To mark the start of OECD Development Week, today we’re publishing an article by Martin Wermelinger of the OECD Development Centre
Strong growth over much of the past decade, particularly in China, has substantially boosted developing countries’ share of the global economy. In 2010, the share of global GDP of non-OECD countries overtook that of OECD countries, when measured in terms of purchasing power parity. But will this process of “shifting wealth” allow these countries to eventually converge with advanced country per capita incomes?
The 2014 edition of OECD Development Centre’s Perspectives on Global Development shows that, at their average growth rates over 2000-12, several middle-income countries will fail to reach the average OECD income level by 2050.Their challenge is deepened by the slowdown in China, where rapid growth has up to now benefited its suppliers, in particular natural-resource exporters. Boosting productivity growth will be the key for middle-income countries to stem this trend and help them sustain the transition towards high income levels.
During the transition away from being a low-income economy, productivity is boosted by shifting labour from lower to higher productivity sectors. This shift can continue to be an important factor even in middle-income countries, for example India and Indonesia. But once this process slows down, the focus needs to turn increasingly to productivity gains within sectors. This shift is evident in overall productivity growth in OECD countries. It is also evident in China, which has raised productivity in many manufacturing industries by tapping global knowledge through foreign direct investment and by importing capital goods and components.
For sustained convergence, productivity growth needs to accelerate. Over the past decade, productivity growth made only a marginal contribution to economic growth in many middle-income countries. The report shows that it was also insufficient to significantly reduce the very large gap in productivity with advanced countries. In Brazil, Mexico and Turkey, the gap even widened. By contrast, China recorded impressive growth in productivity: around 10% annually in labour productivity in manufacturing and services. Nonetheless, China’s labour productivity remains below one tenth of the levels of the United States.
Productivity slowdowns in middle-income countries can be associated with difficulties to move up the value chain, away from a low labour cost-driven to an innovation-driven growth path. The report argues that countries need to make greater efforts to diversify their economic structure towards higher value activities. To do this they have to increase the levels of educational attainment and skills of their labour force and improve their capability to innovate – to produce goods and services that are new to the economy. They can do the latter by importing new ways of producing and distributing goods and services, as well as by developing their own which can better suit their specific conditions or give them a competitive edge in the international market.
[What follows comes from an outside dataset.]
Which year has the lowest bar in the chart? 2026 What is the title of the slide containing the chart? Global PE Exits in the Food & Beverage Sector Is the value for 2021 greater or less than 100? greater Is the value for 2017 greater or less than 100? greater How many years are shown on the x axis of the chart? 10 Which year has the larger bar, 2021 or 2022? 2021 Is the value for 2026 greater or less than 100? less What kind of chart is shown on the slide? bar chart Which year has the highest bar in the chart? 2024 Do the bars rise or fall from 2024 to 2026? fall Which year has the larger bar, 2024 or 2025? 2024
There are also opportunities to boost growth and productivity in the economy by advancing better regulation and competition policies, improving capital and labour markets, and facilitating a more effective integration into global value chains.
The report devotes special attention to the services sector that has great potential to boost overall productivity and so support middle-income countries to converge to advanced-country income levels. First, rapid progress in ICT has allowed economies of scale in the production of most services and spillover effects to be realised. For example, countries where manufacturing sectors use outsourced business services are shown to be more productive. Second, the ICT revolution means that services can now be traded across borders, with India being the classic success example of this. And finally, as poor workers swell the ranks of a growing middle-class society, consumption of and demand for variety in products and particularly services will increase. Thus, identifying the emerging demands of domestic consumers and producing the goods and services to meet those new demands can boost growth in middle-income countries.
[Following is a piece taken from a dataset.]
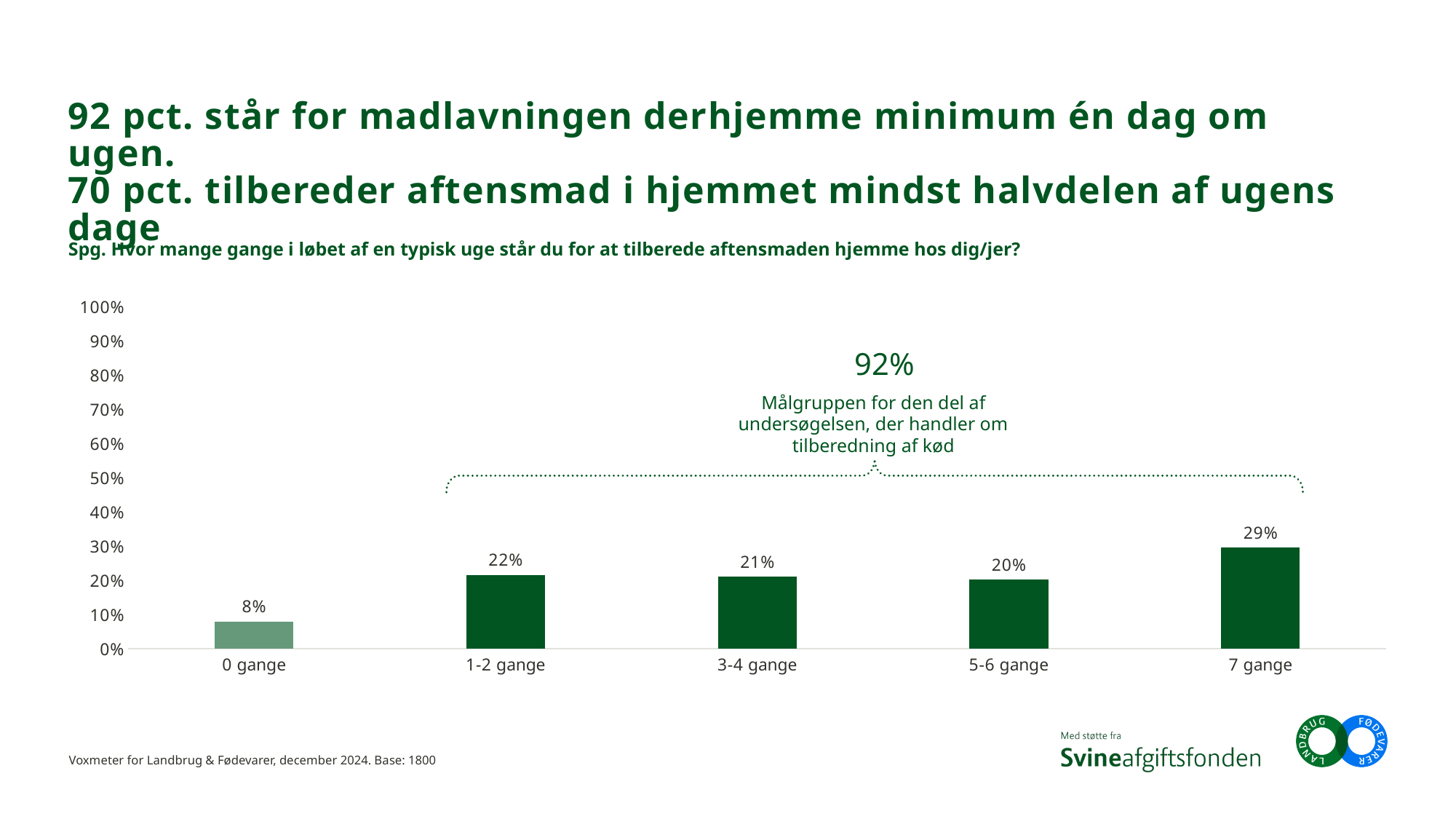
Which category has the highest value? 7 gange What is the value for "1-2 gange"? 22% What is the value for "7 gange"? 29% How many categories are shown on the x axis? 5 What is the difference between the values for "3-4 gange" and "5-6 gange"? 1% What kind of chart is shown on the slide? bar chart Is the value for "7 gange" greater or less than 20%? greater Which category has the lowest value? 0 gange What is the difference between the values for "7 gange" and "0 gange"? 21% Which is larger, the value for "1-2 gange" or the value for "5-6 gange"? 1-2 gange What percentage is shown above the dotted bracket spanning "1-2 gange" to "7 gange"? 92% What is the value for "0 gange"? 8%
In fact, services contributed more than half of overall growth over much of the last decade in the BRIICS. Nonetheless, bypassing industrialisation and focusing directly on boosting services is not – or not yet – a proven success strategy for upgrading to middle-income, let alone to high-income, status. Even small, rich service economies like Singapore first industrialised comprehensively.
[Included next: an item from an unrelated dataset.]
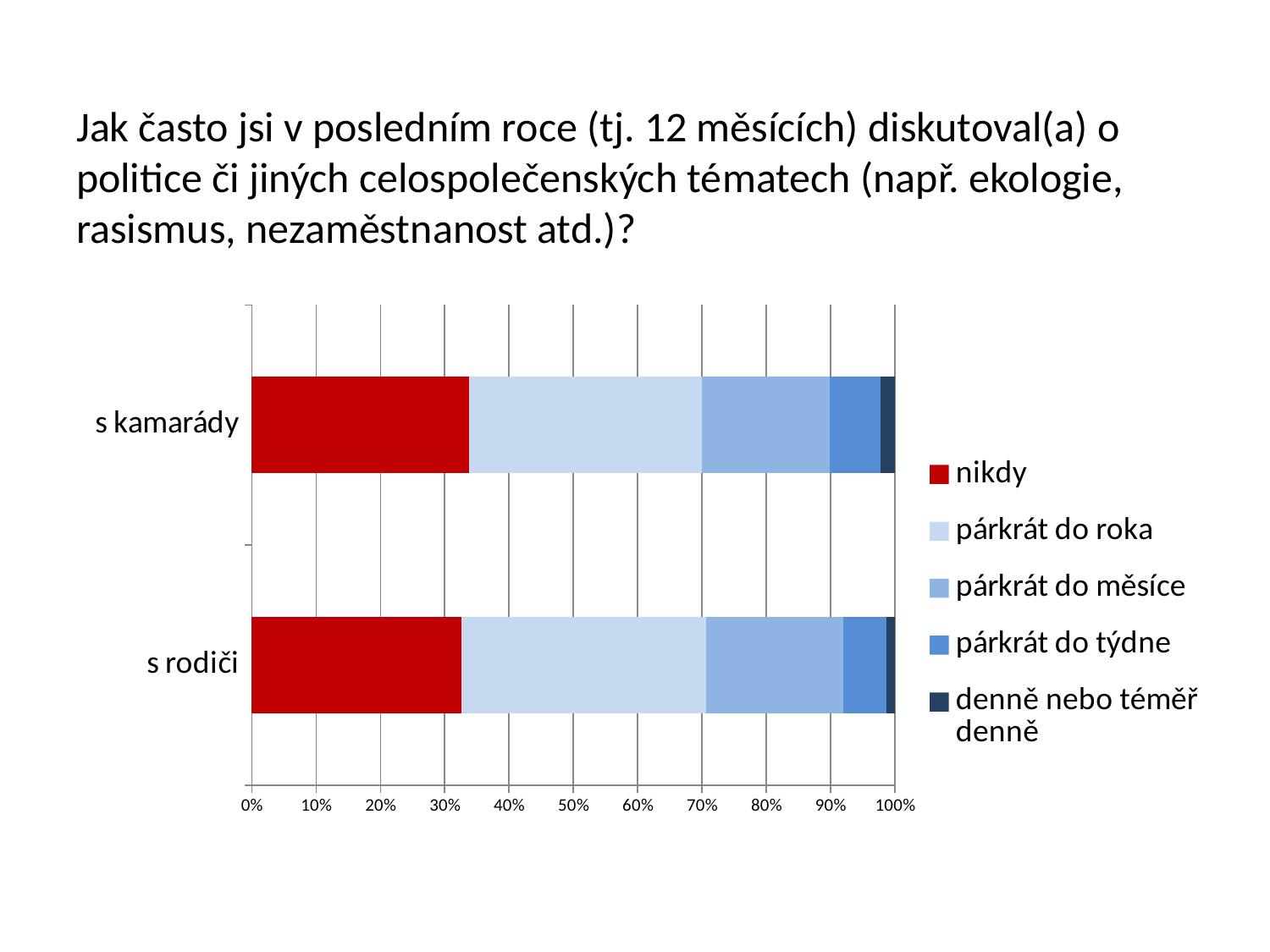
Is the 'nikdy' value for 's rodiči' greater or less than 40%? less For 's kamarády', which is larger: 'párkrát do roka' or 'párkrát do měsíce'? párkrát do roka Which series has the smallest share in the 's kamarády' bar? denně nebo téměř denně For 's rodiči', which is larger: 'nikdy' or 'párkrát do měsíce'? nikdy What kind of chart is shown on the slide? stacked bar chart How many series does the legend list? 5 Is the 'denně nebo téměř denně' value for 's rodiči' greater or less than 10%? less Which series is listed first in the legend? nikdy How many categories (bars) does the chart show? 2 Which colour represents the 'nikdy' series? red Is the 'nikdy' value for 's kamarády' greater or less than 30%? greater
Although not exclusively, services can also help create jobs and – with their relatively low resource intensity – drive inclusive, sustainable development. Ultimately, however, the most effective combination of policies to reach the target of convergence through inclusive and sustainable growth will depend on the specifics of each country and, importantly, the capability of its governments not only to develop but also to implement their strategies. Governments need to obtain support for necessary reforms through consultation processes where key stakeholders – including private businesses, local communities and civil society – can voice their opinion and help formulate and implement strategies.